Poetry & Prose : CAT AND KITTEN

Anjana Basu

CAT AND KITTEN

The kitten was not quite new born but wide eyed and curious. Its paws were always leading it in odd directions. Over banana peels, behind a flapping string or a toss of flying paper. I found it lost mewing by the corner of a lamppost with its mother nowhere in sight. It draped itself over my shoe.

The dusky rose shawl slid over her shoulder, close enough to her cheek to lend it a glow. Her kajal* was smudged giving her the dark rings of a sleepless night at four thirty on a winter afternoon. Complaining of incipient fever, she had brought her poems in a notebook to the adda*, determined to read only two, certainly not the one about the summer breeze caressing the curve of her naked back. What would they think, she asked, widening her too wide eyes. I wondered if it was with intent — she had already compared me to her mother, Judi Dench, Meryl Streep in Prada devil guise. My box 1940’s bourgeois Bengali house had been transformed into an English manor by some stroke of wish fulfilment.

The wind poem, in its lustful ease, was by far the best of all the moaning over love scrawled in the short sms text I hated. But it vanished from her wall to be replaced by the tale of Bettina’s assortment of body parts with numerous men. Presumably it was a parable of herself and the men on the wall, or perhaps I was just getting old.

She caught me looking and wriggled self-consciously caressing a ringlet of hair. The gesture attracted the eye of the men sitting hunched on hard chairs riffling through their poetic thoughts, and they pressed her to read, to open her lips and let her smoky voice stroke their senses. But all she did was smile and stroke her ringlets twice more before reading those two poems and no more. By then I had stopped looking at her, though out of a corner glance I could see that limpid trail of her eyes.

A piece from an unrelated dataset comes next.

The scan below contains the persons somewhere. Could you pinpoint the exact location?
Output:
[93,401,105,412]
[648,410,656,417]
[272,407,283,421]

The next morning the chat box popped up Ashimaaaa where are you I have fever..want to read Enid Blyton and drink hot chocolate

Before she read her poems, I had left trying to attract as little attention as possible. What was I scared of, that she would cast herself in a trail of rose and ringlets at my feet begging me not to go, wiping my feet with her hair like another Magdalen? Asking me whether it was her poems I hated that she would never, never read anything I disapproved of.

The poem on the wind’s stroking hands had vanished from her wall because she thought it was lascivious, though she would never use that word. Her Facebook fans were already hailing her as the new Anais Nin. Anais Nin? was my answer to the miaow in the chatbox. The box abruptly closed with no answer. She had a habit of doing that and never would phone, though I had given her my number, thinking she had more things to say than could be accommodated in a chatbox. But I was wrong, I suppose, because the chat box opened over and over again but the phone never rang.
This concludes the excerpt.